[Do this] Extract each record and reproduce it exactly.

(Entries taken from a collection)
——
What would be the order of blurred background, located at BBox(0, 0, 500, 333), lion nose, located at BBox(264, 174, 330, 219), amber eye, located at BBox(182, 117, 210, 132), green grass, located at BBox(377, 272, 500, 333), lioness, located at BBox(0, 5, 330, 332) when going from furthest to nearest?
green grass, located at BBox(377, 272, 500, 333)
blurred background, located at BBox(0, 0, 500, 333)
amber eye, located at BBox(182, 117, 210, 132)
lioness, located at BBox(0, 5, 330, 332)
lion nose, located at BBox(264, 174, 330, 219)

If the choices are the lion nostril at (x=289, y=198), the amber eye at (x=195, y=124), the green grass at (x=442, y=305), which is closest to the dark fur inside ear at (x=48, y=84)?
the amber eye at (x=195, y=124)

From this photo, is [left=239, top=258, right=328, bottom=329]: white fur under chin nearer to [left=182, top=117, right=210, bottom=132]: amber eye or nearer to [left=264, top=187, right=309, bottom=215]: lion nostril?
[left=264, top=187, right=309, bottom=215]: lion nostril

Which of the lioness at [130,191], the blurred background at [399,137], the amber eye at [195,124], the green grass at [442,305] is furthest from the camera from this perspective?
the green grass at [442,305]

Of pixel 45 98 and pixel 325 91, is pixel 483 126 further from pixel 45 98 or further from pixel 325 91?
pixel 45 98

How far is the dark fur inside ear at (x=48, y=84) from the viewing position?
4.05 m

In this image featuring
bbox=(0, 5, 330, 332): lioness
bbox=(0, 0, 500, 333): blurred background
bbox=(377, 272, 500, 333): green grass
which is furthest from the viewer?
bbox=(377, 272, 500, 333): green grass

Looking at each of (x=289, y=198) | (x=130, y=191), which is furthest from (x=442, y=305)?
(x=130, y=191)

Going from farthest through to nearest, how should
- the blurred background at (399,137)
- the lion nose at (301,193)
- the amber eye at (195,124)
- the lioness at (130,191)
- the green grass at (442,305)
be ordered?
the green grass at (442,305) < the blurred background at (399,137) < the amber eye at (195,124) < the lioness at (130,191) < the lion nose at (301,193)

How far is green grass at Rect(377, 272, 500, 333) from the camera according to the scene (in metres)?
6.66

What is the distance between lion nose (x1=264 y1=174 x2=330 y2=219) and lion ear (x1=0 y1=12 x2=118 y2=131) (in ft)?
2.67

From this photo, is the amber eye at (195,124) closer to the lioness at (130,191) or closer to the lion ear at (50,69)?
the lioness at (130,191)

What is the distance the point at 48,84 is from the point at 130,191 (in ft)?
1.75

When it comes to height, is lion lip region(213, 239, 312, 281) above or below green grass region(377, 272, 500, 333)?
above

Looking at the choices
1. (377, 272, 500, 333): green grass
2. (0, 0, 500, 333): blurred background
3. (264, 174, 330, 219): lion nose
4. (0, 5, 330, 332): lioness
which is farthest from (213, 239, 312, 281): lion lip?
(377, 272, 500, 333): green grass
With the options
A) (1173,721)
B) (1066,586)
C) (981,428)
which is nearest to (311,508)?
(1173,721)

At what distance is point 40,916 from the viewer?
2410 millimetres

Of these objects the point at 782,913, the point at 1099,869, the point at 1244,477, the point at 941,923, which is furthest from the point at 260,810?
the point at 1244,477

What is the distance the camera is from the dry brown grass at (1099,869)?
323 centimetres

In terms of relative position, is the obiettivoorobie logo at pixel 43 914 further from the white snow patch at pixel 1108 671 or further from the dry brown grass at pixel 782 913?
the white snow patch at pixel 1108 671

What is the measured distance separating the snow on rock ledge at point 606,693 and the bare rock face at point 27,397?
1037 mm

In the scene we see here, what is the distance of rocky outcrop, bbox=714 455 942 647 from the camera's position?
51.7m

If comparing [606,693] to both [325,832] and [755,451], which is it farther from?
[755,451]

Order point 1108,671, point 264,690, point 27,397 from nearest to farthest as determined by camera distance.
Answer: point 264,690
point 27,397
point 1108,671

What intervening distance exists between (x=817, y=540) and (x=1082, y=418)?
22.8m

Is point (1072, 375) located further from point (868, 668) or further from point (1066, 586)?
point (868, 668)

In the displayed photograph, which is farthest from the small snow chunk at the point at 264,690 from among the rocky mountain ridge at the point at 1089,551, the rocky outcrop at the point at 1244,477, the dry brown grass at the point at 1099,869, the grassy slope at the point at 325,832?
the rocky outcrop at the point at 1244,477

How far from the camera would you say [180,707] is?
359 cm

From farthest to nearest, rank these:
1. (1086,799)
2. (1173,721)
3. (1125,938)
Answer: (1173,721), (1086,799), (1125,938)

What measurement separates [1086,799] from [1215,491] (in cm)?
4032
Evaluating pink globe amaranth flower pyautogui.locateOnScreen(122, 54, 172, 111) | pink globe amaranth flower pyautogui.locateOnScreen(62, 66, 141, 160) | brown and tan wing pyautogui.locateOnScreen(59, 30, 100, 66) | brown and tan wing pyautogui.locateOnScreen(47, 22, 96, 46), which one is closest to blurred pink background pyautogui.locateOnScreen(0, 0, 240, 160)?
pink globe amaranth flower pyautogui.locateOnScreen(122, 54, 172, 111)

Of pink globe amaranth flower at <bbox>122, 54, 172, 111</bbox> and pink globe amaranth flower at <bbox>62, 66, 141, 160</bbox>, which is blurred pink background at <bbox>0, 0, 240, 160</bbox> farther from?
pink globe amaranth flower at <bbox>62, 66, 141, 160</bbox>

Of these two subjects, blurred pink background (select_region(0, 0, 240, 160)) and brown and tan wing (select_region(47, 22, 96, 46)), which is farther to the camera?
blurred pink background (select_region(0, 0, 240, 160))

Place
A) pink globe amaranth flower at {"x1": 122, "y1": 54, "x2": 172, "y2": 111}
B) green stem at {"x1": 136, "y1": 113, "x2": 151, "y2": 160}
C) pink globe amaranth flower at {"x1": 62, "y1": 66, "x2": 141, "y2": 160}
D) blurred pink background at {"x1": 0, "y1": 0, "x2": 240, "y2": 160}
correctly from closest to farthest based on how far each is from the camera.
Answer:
——
[Written reply]
What would be the order of blurred background, located at BBox(0, 0, 500, 333), lion nose, located at BBox(264, 174, 330, 219), amber eye, located at BBox(182, 117, 210, 132), green grass, located at BBox(377, 272, 500, 333), lioness, located at BBox(0, 5, 330, 332) when going from furthest to nearest?
green grass, located at BBox(377, 272, 500, 333)
blurred background, located at BBox(0, 0, 500, 333)
amber eye, located at BBox(182, 117, 210, 132)
lioness, located at BBox(0, 5, 330, 332)
lion nose, located at BBox(264, 174, 330, 219)

If the choices are the lion nostril at (x=289, y=198), the amber eye at (x=195, y=124), the green grass at (x=442, y=305), which is closest to the dark fur inside ear at (x=48, y=84)?
the amber eye at (x=195, y=124)

From this photo, is [left=239, top=258, right=328, bottom=329]: white fur under chin nearer to [left=182, top=117, right=210, bottom=132]: amber eye or nearer to [left=264, top=187, right=309, bottom=215]: lion nostril?
[left=264, top=187, right=309, bottom=215]: lion nostril

Which of the lioness at [130,191], the blurred background at [399,137], the amber eye at [195,124], the green grass at [442,305] is furthest from the camera from this perspective?
the green grass at [442,305]

Of pixel 45 98 and pixel 325 91, is pixel 483 126 further from pixel 45 98 or further from pixel 325 91?
pixel 45 98

How far is the dark fur inside ear at (x=48, y=84) from the viewing position?
4.05 m

In this image featuring
bbox=(0, 5, 330, 332): lioness
bbox=(0, 0, 500, 333): blurred background
bbox=(377, 272, 500, 333): green grass
which is furthest from the viewer?
bbox=(377, 272, 500, 333): green grass

Looking at each of (x=289, y=198) | (x=130, y=191), which is furthest from (x=442, y=305)?
(x=130, y=191)

Going from farthest through to nearest, how should
- the blurred background at (399,137)
- the lion nose at (301,193)
- the amber eye at (195,124)
- the lioness at (130,191)
- the green grass at (442,305)
be ordered?
the green grass at (442,305) < the blurred background at (399,137) < the amber eye at (195,124) < the lioness at (130,191) < the lion nose at (301,193)

How far is green grass at Rect(377, 272, 500, 333) from the camera according to the scene (in metres)?
6.66

What is the distance between lion nose (x1=264 y1=174 x2=330 y2=219) and lion ear (x1=0 y1=12 x2=118 y2=131) (in ft)?
2.67

From this photo, is the amber eye at (195,124) closer to the lioness at (130,191) or closer to the lion ear at (50,69)?
the lioness at (130,191)

What is the distance the point at 48,84 is from the point at 130,191 (in ft)?
1.75

When it comes to height, is lion lip region(213, 239, 312, 281) above or below green grass region(377, 272, 500, 333)?
above

Looking at the choices
1. (377, 272, 500, 333): green grass
2. (0, 0, 500, 333): blurred background
3. (264, 174, 330, 219): lion nose
4. (0, 5, 330, 332): lioness
which is farthest from (213, 239, 312, 281): lion lip?
(377, 272, 500, 333): green grass
With the options
A) (1173,721)
B) (1066,586)
C) (981,428)
which is nearest to (311,508)?
(1173,721)

At what distance is point 40,916 from the viewer?
2410 millimetres

Of these objects the point at 782,913, the point at 1099,869, the point at 1244,477, the point at 941,923, which is furthest from the point at 260,810?
the point at 1244,477

What is the distance the camera is from the dry brown grass at (1099,869)?
323 centimetres

In terms of relative position, is the obiettivoorobie logo at pixel 43 914 further from the white snow patch at pixel 1108 671 or further from the dry brown grass at pixel 782 913?
the white snow patch at pixel 1108 671

What is the measured distance separating the snow on rock ledge at point 606,693 and the bare rock face at point 27,397?
1037 mm

In the scene we see here, what is the distance of rocky outcrop, bbox=714 455 942 647 from the camera's position?
51.7m

If comparing [606,693] to both [325,832] and [755,451], which is it farther from?
[755,451]

Order point 1108,671, point 264,690, point 27,397 from nearest to farthest as determined by camera distance.
Answer: point 264,690
point 27,397
point 1108,671

What intervening distance exists between (x=817, y=540) and (x=1082, y=418)?
22.8m

Is point (1072, 375) located further from point (868, 668) or further from point (1066, 586)?
point (868, 668)

In the displayed photograph, which is farthest from the small snow chunk at the point at 264,690 from among the rocky mountain ridge at the point at 1089,551, the rocky outcrop at the point at 1244,477, the dry brown grass at the point at 1099,869, the grassy slope at the point at 325,832?
the rocky outcrop at the point at 1244,477

How far from the camera would you say [180,707] is?
359 cm

From farthest to nearest, rank these:
1. (1086,799)
2. (1173,721)
3. (1125,938)
Answer: (1173,721), (1086,799), (1125,938)

What measurement separates [1086,799] from [1215,491] (in cm)?
4032
Evaluating pink globe amaranth flower pyautogui.locateOnScreen(122, 54, 172, 111) | pink globe amaranth flower pyautogui.locateOnScreen(62, 66, 141, 160) | brown and tan wing pyautogui.locateOnScreen(59, 30, 100, 66) | brown and tan wing pyautogui.locateOnScreen(47, 22, 96, 46), which one is closest to blurred pink background pyautogui.locateOnScreen(0, 0, 240, 160)?
pink globe amaranth flower pyautogui.locateOnScreen(122, 54, 172, 111)

Of pink globe amaranth flower at <bbox>122, 54, 172, 111</bbox> and pink globe amaranth flower at <bbox>62, 66, 141, 160</bbox>, which is blurred pink background at <bbox>0, 0, 240, 160</bbox> farther from?
pink globe amaranth flower at <bbox>62, 66, 141, 160</bbox>

Of these two subjects, blurred pink background (select_region(0, 0, 240, 160)) and brown and tan wing (select_region(47, 22, 96, 46)), which is farther to the camera?
blurred pink background (select_region(0, 0, 240, 160))

Place
A) pink globe amaranth flower at {"x1": 122, "y1": 54, "x2": 172, "y2": 111}
B) green stem at {"x1": 136, "y1": 113, "x2": 151, "y2": 160}
C) pink globe amaranth flower at {"x1": 62, "y1": 66, "x2": 141, "y2": 160}
D) blurred pink background at {"x1": 0, "y1": 0, "x2": 240, "y2": 160}
correctly from closest to farthest based on how far each is from the camera.
Answer:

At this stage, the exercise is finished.